二百里あまりも行くと、果たして洞窟の中で二つの眼が爛々(らんらん)と輝いている。その光は数百歩先まで射るほどであった。
猩々が言った。
「あれがうわばみの眼です」
武が得意の大弓を構えて一矢でうわばみの眼を射抜くと、象は彼と猩々を乗せたままその場から急いで逃げた。
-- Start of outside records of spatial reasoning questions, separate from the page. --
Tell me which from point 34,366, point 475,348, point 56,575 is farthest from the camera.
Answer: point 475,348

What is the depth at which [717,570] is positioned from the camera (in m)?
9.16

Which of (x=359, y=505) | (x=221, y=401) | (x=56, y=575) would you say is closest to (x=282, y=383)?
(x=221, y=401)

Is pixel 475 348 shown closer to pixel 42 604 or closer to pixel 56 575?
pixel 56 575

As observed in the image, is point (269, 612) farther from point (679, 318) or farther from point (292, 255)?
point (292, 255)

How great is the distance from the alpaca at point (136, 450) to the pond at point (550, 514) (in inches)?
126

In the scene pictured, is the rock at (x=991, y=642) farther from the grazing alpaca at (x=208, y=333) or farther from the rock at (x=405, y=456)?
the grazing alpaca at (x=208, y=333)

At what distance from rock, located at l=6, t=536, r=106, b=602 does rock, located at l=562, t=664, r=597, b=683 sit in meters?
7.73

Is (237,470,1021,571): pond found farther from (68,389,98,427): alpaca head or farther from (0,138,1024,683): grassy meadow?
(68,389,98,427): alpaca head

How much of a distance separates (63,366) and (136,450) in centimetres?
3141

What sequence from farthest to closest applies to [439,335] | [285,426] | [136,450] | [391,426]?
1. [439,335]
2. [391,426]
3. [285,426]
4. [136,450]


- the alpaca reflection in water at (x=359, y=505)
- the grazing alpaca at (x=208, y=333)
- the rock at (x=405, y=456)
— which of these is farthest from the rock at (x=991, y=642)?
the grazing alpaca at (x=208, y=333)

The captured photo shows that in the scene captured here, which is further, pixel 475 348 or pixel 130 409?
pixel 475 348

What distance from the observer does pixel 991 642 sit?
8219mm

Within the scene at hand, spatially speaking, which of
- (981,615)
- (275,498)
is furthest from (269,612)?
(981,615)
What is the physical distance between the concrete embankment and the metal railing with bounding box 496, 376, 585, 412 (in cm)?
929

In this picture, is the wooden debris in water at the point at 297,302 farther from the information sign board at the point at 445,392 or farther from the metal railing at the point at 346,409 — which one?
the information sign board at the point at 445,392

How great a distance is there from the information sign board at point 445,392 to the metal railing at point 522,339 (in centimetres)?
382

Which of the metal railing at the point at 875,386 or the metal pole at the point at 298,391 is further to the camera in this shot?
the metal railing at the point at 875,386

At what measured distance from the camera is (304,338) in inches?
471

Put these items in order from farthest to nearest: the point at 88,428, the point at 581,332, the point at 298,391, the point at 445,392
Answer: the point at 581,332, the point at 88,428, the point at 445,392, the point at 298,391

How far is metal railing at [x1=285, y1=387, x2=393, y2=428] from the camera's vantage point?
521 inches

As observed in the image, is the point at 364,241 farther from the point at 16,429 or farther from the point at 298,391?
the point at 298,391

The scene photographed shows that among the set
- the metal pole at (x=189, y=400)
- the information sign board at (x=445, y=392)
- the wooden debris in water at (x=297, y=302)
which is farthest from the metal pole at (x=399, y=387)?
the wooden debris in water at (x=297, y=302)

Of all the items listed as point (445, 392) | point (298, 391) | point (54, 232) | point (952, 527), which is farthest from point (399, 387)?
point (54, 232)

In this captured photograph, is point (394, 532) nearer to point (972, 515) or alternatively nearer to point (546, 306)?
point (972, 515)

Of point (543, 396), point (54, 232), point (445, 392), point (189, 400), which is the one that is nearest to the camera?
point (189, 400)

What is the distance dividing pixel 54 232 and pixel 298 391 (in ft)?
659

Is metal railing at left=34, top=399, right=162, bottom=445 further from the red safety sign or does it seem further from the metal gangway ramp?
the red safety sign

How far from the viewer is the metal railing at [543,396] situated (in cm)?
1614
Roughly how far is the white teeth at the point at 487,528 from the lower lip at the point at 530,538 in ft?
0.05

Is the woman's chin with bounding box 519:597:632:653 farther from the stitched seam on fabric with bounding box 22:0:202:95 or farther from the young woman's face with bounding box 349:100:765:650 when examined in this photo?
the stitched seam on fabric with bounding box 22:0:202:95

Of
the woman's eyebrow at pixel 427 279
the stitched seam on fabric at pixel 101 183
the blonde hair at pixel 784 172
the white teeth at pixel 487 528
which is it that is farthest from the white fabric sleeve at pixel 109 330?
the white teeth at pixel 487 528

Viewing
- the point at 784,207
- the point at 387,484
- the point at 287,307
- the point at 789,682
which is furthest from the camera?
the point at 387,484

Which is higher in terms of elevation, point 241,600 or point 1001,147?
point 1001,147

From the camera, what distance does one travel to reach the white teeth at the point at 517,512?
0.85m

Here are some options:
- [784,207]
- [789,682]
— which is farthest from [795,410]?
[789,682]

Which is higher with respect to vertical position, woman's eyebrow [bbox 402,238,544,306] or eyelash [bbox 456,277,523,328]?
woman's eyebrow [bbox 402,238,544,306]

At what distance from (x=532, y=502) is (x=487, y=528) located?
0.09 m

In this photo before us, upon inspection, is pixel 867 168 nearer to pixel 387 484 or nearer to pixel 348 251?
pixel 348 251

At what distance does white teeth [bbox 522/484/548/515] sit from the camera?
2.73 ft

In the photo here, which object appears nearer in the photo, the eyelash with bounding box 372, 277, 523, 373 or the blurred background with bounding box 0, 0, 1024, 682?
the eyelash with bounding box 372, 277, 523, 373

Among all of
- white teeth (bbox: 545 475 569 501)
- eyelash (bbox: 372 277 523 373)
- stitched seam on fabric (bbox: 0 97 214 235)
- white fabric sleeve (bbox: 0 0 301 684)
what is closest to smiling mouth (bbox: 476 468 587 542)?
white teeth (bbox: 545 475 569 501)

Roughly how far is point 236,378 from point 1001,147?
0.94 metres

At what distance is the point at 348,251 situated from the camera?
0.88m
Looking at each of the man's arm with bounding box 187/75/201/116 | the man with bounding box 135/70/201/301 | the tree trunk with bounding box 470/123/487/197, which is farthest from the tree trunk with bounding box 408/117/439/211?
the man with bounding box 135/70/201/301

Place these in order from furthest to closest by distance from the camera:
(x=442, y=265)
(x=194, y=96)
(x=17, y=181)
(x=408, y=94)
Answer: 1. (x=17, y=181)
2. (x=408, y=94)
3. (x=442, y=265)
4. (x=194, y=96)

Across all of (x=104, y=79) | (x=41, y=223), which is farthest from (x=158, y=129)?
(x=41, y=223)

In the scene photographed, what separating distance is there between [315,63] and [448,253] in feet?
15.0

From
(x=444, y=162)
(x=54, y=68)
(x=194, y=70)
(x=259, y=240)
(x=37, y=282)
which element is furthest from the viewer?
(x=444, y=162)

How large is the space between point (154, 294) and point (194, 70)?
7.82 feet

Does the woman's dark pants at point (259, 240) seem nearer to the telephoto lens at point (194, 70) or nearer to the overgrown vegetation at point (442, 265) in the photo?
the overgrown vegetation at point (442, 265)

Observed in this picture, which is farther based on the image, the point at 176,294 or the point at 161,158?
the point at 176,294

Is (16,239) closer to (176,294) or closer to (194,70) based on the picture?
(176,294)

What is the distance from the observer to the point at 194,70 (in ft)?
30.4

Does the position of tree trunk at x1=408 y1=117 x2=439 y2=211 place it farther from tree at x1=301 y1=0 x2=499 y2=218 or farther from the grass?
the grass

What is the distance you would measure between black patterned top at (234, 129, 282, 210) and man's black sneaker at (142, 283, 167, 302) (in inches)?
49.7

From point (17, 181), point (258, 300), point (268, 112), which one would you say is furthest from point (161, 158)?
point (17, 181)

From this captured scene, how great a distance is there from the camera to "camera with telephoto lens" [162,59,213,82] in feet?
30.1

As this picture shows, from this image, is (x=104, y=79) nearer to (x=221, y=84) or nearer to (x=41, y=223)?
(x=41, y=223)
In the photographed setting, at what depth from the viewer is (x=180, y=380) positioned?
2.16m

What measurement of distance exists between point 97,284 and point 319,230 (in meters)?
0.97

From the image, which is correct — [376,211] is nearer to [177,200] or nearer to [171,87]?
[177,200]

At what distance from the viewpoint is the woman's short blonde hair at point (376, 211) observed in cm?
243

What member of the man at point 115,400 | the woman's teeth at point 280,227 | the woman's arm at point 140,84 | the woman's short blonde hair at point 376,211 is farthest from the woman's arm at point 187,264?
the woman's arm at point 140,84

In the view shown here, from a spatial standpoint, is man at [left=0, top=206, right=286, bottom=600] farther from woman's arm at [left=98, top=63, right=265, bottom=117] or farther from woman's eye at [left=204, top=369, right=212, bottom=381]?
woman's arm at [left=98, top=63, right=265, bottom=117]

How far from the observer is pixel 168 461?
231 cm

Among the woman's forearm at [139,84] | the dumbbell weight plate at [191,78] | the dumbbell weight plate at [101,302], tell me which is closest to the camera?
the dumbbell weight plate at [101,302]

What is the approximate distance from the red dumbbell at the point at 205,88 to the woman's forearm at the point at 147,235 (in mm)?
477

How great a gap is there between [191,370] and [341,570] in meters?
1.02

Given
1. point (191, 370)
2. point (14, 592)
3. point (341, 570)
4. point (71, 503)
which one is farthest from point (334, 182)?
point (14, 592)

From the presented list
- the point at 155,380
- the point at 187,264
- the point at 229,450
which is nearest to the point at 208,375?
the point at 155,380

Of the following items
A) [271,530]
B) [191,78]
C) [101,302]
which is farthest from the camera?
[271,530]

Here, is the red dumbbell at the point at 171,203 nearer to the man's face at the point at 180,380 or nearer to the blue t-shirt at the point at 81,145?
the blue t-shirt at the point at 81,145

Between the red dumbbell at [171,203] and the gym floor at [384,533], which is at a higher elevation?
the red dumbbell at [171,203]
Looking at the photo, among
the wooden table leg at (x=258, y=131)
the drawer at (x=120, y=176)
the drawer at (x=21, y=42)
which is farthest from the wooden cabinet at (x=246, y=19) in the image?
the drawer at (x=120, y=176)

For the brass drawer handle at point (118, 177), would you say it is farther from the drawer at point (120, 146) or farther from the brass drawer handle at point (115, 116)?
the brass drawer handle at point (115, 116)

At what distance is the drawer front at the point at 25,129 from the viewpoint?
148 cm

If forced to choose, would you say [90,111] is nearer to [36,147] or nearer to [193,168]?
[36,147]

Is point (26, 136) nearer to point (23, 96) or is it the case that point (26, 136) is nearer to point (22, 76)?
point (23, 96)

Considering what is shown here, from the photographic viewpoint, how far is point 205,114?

やがて洞窟の中から雷鳴のような唸り声が上がり、巨大なうわばみが躍り出した。うわばみは苦しみのあまり毒気をまき散らしながらのた打ち回った。木や草は数里に至るまで、皆、その毒気で焼け焦げた。そのままうわばみは暴れ続け、日の暮れる頃にようやく息絶えた。
洞窟の近くを調べてみると、象の骨や牙が山のように積まれていた。十頭の象が鼻で紅い象牙を一本ずつ運び、跪いて武の前に積み上げた。武が受け取ると、猩々は別れを告げて去った。白い象が武と象牙を背負い、岩屋まで運んでくれた。